CSE plébiscité, inquiétudes : les chiffres du baromètre Syndex sur le dialogue social

23 janvier 2026 | Mise à jour le 23 janvier 2026
Par | Photo(s) : ALAIN JOCARD / AFP
CSE plébiscité, inquiétudes : les chiffres du baromètre Syndex sur le dialogue social

Marylise Léon, secrétaire générale de la CFDT, et Sophie Binet, secrétaire générale de la CGT, reçue à Matignon le 24 septembre 2025.

Le 8ème baromètre sur l'état des relations sociales dans les entreprises françaises présenté par le cabinet Syndex révèle un climat social dégradé, notamment du fait d'un contexte économique peu propice. Malgré tout, les salariés continuent de témoigner de leur confiance à l'égard de leur Comité Social et Economique et les élus restent motivés à faire valoir les droits des travailleurs.  

« L'époque n'est pas propice au dialogue social », déplore Louise Trussell, élue CSE au British Council Paris – un institut visant à promouvoir l’apprentissage de l’anglais et les échanges avec le Royaume-Uni -, lors de la présentation jeudi 22 janvier 2026 du 8e baromètre sur l'état des relations sociales en entreprise. L’étude a été menée par l'Ifop pour le compte du cabinet d'expertise Syndex.

Elle rappelle bien sûr que la dynamique économique et politique actuelle pèse sur les relations sociales. Les inégalités de salaires, la multiplication des PSE entre autres participent de cette dégradation, d'autant plus que « la présence syndicale s'étiole sur les lieux de travail », d'après Jérôme Fourquet, directeur de l'Ifop. 

En surface, on pourrait croire pourtant que le moral est au beau fixe. En effet, 65% des élus au Comité social et Economique (CSE) estiment que la situation économique de leur entreprise est bonne. Sauf qu’il s’agit là du« plus faible score enregistré depuis 2018 , [lorsqu'il atteignait 74%, ndlr]», selon le document. Sans grande surprise, les représentants du personnel regrettent de ne pas être suffisamment entendus de leurs dirigeants. 46% pointent encore un affaiblissement de leur poids face à celui de la direction, un chiffre en hausse par rapport à 2024. 49% jugent très mauvaise la qualité de l'information ; 85% souhaitent que leur avis soit mieux pris en compte.  
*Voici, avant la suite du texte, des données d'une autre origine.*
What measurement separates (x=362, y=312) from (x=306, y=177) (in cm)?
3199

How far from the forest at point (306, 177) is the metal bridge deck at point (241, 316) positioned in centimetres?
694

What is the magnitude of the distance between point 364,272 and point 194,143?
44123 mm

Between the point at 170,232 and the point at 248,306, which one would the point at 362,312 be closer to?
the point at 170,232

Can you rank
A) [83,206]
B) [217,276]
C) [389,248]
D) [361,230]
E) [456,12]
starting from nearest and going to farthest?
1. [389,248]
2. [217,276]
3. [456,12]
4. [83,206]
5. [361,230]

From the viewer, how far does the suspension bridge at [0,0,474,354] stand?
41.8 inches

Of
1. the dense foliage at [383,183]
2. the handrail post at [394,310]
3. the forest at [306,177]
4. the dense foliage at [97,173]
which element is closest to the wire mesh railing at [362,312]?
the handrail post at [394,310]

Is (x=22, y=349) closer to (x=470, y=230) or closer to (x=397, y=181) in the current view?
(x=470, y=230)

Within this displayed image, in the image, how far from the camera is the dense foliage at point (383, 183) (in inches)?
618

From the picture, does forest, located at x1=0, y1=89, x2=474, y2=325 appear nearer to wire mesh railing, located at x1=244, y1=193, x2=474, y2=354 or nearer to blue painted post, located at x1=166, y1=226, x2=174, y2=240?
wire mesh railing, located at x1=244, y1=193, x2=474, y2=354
L'environnement à la trappe et l'IA au galop  

Quant aux sujets de préoccupation, légitimes au regard des prérogatives des CSE, la santé et les risques psychosociaux arrivent en tête. 94% des représentants du personnel jugent ainsi ces thèmes comme prioritaires. Viennent ensuite les conditions et la charge de travail, puis la sécurité. Malgré des différences entre les secteurs, 44% des représentants s'accordent à dire que leurs collègues sont exposés à des risques. Le pouvoir d'achat, les rémunérations et le partage de la valeur se classent en quatrième position. « Des attentes, mais plus modestes après des années de forte inflation », selon le baromètre.

Reste à s'emparer des questions d'environnement, qui font partie des prérogatives du CSE depuis août 2021. Seuls trois représentants sur dix déclarent s'en préoccuper, faute de temps et d'informations suffisantes. Le thème de l'Intelligence artificielle, lui, s'impose peu à peu. Trois quarts des représentants du personnel déclarent la mise en place d'outils IA, sans que pour autant, l'instance ait été systématiquement informée et consultée. 6% des dirigeants qui utilisent déjà l'IA évoquent des PSE liés à celle-ci.  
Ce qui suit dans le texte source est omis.